В соседней квартире пели: «Чтоб смыть первородный грех и остановить гнев Своего Отца».Эти слова, запечатлевшие усилие, казалось, перемешивались с объяснениями Ольги. Отдавшись им, я изо всех сил окал подлокотники кресла. Вскоре я почувствовал сильную боль в предплечьях. Я хотел отпустить подлокотники, но тщетно, руки были словно приклеены, они вовсю давили на них, и длилось это бесконечно долго.
Мной начало овладевать нетерпение. Нужно было покончить с этим. Ольга была моей последней пациенткой. Как только она уйдет, Май Ли принесет мне чашку кофе, после которой я почувствую себя лучше.
Это было бы подобно приливу кислорода. Несмотря на свое отчужденное поведение, Май Ли мне нравилась. Это была молодая темноволосая женщина, миниатюрная, как многие азиаты, лет тридцати, может, меньше, но едва ли можно было подходить к ней с западными критериями.
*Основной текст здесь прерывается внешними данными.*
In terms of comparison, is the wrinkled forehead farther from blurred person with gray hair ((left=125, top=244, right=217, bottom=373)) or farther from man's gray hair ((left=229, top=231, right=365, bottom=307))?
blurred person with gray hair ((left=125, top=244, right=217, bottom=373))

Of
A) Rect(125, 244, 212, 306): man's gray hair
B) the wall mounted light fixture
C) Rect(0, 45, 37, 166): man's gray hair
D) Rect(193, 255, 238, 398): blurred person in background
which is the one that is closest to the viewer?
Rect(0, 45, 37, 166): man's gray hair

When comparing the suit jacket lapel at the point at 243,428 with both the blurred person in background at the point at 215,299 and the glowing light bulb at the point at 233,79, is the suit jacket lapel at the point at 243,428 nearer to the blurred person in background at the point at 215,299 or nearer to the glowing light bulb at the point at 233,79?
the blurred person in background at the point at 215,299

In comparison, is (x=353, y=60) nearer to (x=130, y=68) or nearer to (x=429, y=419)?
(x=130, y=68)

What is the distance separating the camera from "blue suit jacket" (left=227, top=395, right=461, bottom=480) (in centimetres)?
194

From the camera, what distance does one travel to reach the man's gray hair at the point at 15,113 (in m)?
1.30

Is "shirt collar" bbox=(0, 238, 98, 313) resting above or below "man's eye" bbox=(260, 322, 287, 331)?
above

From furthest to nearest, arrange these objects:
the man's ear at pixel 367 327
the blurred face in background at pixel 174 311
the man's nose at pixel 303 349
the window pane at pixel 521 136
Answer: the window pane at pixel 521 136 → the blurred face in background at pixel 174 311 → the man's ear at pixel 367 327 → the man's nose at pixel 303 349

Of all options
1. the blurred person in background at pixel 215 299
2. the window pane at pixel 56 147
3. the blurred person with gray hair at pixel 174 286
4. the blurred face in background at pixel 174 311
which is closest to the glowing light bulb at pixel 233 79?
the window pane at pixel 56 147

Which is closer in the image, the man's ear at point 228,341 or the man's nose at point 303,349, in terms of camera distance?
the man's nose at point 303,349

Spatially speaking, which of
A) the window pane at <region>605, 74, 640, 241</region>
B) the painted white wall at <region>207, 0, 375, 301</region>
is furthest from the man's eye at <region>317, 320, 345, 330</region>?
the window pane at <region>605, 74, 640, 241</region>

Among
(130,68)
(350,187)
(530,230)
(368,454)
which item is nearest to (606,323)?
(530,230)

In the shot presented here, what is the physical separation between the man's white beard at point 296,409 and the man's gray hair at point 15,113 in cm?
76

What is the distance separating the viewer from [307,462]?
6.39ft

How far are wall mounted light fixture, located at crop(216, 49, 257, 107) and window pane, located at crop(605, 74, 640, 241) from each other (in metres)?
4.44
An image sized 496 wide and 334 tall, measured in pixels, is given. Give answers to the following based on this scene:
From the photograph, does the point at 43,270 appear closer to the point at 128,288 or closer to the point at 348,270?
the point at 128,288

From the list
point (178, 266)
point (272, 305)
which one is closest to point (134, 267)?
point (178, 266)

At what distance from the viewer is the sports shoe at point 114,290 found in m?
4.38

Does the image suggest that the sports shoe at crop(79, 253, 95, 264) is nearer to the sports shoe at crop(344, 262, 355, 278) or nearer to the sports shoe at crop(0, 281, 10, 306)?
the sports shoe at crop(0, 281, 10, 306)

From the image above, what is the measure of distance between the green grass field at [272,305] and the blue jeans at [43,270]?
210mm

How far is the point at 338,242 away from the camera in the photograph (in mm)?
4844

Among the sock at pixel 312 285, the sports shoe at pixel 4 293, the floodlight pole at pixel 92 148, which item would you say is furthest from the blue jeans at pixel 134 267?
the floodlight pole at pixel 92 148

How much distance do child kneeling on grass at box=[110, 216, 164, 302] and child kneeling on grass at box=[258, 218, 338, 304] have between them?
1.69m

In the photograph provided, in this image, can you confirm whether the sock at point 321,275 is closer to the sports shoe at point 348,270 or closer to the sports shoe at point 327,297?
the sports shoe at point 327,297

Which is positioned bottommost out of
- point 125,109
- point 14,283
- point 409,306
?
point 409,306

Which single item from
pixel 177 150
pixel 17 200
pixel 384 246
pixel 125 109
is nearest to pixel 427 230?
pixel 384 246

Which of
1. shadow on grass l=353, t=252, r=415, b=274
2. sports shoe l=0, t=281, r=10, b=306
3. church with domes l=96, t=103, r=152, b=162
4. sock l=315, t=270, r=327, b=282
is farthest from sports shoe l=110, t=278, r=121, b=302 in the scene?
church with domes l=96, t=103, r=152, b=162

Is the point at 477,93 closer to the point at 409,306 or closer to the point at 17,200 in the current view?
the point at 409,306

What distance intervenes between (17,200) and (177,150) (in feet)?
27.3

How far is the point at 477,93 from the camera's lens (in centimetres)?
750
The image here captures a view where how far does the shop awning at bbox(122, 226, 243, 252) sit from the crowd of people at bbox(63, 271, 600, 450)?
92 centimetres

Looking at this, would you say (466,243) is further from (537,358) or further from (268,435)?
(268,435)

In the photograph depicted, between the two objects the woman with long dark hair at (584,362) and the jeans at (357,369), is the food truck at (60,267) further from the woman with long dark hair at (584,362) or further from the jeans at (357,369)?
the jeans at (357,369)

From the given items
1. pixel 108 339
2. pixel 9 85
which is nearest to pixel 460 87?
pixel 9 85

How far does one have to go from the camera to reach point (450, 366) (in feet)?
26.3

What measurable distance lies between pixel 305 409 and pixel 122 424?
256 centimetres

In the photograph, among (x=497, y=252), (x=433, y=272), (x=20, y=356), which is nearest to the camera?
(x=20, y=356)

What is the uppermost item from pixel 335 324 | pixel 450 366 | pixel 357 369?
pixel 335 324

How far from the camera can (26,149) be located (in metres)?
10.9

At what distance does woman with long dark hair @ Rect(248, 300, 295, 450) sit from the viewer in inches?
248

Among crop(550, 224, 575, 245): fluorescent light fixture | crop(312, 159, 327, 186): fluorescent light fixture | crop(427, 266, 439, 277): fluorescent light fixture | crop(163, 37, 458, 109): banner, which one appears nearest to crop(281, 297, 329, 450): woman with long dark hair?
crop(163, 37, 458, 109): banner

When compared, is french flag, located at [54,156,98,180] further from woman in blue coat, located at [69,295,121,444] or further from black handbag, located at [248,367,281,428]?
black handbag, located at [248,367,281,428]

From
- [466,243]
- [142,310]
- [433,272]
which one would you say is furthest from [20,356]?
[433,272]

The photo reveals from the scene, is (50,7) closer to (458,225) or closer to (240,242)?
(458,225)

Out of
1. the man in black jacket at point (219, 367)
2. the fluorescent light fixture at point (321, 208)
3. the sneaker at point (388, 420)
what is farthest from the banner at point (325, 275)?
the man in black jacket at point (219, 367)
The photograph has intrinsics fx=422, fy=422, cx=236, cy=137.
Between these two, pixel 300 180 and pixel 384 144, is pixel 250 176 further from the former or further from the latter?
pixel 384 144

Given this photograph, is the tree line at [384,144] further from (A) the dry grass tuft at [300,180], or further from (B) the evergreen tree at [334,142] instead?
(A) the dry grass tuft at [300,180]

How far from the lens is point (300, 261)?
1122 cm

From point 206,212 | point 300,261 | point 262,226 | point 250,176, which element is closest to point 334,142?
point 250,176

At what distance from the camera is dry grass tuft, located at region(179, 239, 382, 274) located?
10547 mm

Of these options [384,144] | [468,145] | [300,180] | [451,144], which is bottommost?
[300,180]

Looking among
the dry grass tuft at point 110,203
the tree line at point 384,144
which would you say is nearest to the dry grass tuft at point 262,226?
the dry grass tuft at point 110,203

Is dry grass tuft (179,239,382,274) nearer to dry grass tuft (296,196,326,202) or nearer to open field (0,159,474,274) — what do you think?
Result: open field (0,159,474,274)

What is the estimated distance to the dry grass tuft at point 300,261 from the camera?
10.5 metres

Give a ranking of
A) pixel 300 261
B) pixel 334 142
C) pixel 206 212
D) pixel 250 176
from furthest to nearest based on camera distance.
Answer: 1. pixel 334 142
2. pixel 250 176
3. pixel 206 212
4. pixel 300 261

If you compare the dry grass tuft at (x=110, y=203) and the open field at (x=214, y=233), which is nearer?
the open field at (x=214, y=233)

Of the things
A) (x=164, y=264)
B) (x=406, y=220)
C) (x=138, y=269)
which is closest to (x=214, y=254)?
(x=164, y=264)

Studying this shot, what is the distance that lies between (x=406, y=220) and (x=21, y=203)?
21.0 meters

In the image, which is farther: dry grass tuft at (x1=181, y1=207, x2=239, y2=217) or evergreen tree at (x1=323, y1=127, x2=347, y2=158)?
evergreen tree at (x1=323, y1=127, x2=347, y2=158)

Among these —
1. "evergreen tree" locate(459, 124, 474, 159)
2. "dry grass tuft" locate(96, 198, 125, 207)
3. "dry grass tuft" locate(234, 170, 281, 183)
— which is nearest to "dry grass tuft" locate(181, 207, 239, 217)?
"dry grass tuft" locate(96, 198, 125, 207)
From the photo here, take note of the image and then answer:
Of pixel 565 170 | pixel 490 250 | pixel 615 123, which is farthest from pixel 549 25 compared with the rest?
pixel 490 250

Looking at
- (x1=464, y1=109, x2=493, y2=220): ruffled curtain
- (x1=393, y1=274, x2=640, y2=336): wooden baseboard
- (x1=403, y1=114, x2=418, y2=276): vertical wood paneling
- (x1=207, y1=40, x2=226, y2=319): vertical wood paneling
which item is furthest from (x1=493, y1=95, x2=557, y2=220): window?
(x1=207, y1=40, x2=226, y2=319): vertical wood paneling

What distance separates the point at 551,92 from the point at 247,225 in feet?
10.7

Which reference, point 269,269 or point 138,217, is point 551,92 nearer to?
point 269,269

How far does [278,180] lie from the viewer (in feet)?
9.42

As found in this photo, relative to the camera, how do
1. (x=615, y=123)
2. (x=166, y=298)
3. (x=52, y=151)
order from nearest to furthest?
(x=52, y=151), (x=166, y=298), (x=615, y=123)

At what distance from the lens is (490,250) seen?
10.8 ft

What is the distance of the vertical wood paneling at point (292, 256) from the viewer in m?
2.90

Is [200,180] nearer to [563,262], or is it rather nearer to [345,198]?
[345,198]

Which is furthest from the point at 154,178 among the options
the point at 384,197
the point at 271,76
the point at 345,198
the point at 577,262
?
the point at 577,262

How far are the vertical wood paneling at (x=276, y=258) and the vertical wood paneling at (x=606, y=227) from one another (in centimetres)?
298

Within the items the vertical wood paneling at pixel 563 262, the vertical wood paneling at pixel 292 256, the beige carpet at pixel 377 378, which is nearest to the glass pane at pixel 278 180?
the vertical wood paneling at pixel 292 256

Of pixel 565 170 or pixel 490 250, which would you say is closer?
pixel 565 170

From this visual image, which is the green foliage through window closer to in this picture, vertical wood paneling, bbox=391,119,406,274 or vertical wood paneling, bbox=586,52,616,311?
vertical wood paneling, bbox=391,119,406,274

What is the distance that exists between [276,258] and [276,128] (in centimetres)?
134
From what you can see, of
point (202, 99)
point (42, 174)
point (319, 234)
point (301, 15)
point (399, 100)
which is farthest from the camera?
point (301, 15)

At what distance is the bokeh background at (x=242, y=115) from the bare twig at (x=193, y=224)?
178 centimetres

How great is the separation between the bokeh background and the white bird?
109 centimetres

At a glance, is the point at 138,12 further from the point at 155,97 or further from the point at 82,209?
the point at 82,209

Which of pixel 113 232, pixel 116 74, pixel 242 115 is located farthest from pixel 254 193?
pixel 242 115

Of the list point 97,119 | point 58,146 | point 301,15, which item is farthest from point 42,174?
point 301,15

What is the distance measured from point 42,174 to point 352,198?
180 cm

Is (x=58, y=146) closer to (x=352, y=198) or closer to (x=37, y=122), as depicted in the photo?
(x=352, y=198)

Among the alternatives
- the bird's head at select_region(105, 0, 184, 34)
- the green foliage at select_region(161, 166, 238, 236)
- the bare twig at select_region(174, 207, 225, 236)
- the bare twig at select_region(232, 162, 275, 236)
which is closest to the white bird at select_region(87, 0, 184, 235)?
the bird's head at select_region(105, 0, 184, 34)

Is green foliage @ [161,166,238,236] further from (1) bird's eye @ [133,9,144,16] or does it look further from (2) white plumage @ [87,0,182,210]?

Изгнанной из Камбоджи победой красных кхмеров, ей после многочисленных злоключений удалось приехать в Париж и устроиться здесь вместе с семьей. Днем она работала у меня, а вечером в ресторане в тринадцатом округе. Она ни разу не пожаловалась на трудность существования, просто делала то, что должна была. Это умение смело встречать превратности судьбы являло собой в моих глазах одну из самых подлинных форм мужества и большей частью объясняло уважение, которое я к ней испытывал.
Как если бы он понял, чего я жду, Макс всем своим весом надавил на горло своей жены. Все в поведении Ольги выражало сильнейшее одобрение. Он старательно сжимал, тогда как мои руки, несмотря на усталость, возобновили свою работу над подлокотниками кресла.
Лицо Ольги стало темно-красным, она задыхалась, слюна появилась в уголках губ. Давил ее Макс теперь с такой силой, что она больше не могла говорить. Но этого и не требовалось, события шли своим чередом. На мгновение она и Макс повернулись ко мне, их взгляды показались мне чрезвычайно застывшими. Потом Ольга выгнулась, чтобы еще больше открыться ударам мужа. Но он внезапно отпустил ее.
– Нужно уметь вовремя остановиться, – сказал он. – Иначе что мы будем делать с телом? Это было бы очень затруднительно, не так ли, доктор?
Не дожидаясь моего ответа, он покинул Ольгу и направился в зал ожидания. Было невероятно, как он походил на меня. Я захотел его окликнуть, но шум хлопнувшей вдалеке двери внезапно разбудил меня.
Мне понадобилось некоторое время, чтобы прийти в себя.
Я осмотрелся. Кабинет был погружен в сумерки, все тихо, спокойно. Обычный сеанс. Каждый на своем месте. Я в своем кресле, Ольга на кушетке.
Я взглянул на часы, было семь. Все это продлилось едва ли полчаса. Однако у меня было чувство, будто я проспал целую вечность. Во всяком случае, этого было достаточно. Ольга, казалось, ждала толкования. Ей придется потерпеть до следующего раза. Через мгновение Май Ли принесет мой кофе, и ничто другое не имеет значения.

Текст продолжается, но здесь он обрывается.